The same flow works for summarize and fact-check payload types, automatically routing to the writer or validator agents.
7. Publishing the article on UBOS
UBOS provides a Web app editor that lets you paste HTML directly into a new blog post. Follow these steps:
- Log in to the UBOS homepage and navigate to “Content → Blog”.
- Click “Create New Post”, give it a SEO‑friendly slug (e.g.,
openclaw-moltbook-guide). - Switch to the “HTML” view and paste the entire code block you just read.
- Fill the meta‑title and meta‑description fields with the primary keyword “OpenClaw Moltbook tutorial”.
- Save as draft, preview on desktop and mobile, then publish.
After publishing, UBOS automatically generates a sitemap entry and notifies major AI‑search crawlers, boosting visibility in ChatGPT‑style results.

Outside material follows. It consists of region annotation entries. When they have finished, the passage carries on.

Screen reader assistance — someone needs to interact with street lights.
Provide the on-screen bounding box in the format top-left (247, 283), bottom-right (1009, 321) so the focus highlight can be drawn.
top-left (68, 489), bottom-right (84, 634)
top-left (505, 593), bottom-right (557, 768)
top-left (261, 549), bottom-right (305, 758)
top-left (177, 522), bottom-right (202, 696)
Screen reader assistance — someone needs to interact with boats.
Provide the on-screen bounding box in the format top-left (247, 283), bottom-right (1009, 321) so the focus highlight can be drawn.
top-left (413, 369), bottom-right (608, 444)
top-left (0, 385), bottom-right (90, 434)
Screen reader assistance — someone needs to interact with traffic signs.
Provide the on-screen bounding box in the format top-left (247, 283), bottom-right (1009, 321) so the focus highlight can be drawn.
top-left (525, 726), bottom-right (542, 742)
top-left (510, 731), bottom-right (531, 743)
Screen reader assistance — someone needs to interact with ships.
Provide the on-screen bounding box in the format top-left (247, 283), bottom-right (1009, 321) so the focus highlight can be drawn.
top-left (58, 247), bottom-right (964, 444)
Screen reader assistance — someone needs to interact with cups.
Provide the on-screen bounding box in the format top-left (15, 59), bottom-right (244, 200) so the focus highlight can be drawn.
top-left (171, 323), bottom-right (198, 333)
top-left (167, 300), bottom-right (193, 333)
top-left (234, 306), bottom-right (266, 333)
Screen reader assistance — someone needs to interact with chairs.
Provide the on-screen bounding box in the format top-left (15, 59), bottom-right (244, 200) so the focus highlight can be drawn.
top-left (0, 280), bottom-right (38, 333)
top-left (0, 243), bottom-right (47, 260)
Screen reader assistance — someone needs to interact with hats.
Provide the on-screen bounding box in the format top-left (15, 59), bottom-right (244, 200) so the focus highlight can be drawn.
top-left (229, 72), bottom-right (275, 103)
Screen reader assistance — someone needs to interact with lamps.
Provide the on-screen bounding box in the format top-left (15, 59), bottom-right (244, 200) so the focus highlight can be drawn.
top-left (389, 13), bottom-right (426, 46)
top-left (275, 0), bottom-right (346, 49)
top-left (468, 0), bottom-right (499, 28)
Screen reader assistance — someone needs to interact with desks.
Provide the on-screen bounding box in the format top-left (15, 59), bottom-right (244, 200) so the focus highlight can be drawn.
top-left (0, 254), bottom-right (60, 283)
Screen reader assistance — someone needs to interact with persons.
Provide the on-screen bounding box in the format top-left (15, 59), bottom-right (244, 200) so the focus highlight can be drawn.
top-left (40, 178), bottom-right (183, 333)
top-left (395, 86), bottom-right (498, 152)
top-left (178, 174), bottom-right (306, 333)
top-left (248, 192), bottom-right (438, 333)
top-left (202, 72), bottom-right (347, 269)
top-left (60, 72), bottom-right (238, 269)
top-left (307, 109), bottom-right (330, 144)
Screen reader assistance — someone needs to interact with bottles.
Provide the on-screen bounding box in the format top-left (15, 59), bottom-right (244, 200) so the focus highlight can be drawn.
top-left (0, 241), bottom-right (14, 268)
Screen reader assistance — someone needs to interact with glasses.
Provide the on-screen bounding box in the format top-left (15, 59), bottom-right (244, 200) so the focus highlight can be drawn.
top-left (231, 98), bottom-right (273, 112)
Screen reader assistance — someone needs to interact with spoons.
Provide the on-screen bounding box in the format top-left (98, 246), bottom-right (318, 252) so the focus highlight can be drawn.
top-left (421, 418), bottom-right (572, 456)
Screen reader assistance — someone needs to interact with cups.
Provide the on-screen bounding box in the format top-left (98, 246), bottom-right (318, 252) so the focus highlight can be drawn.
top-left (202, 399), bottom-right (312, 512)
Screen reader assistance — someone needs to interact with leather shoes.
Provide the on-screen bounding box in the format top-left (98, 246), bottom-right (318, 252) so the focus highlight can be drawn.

8. Conclusion and next steps
You now have a working OpenClaw‑Moltbook integration, a clear pattern for scaling collaborative AI agents, and a ready‑to‑publish tutorial on UBOS. To deepen your expertise, consider:
- Connecting Chroma DB integration for semantic memory across agents.
- Adding voice capabilities via the ElevenLabs AI voice integration for spoken assistants.
- Building a marketplace listing on the UBOS portfolio examples to monetize your agent community.
The collaborative AI frontier is just beginning. With OpenClaw as your foundation and Moltbook as the social layer, you can prototype, iterate, and launch multi‑agent solutions faster than ever before.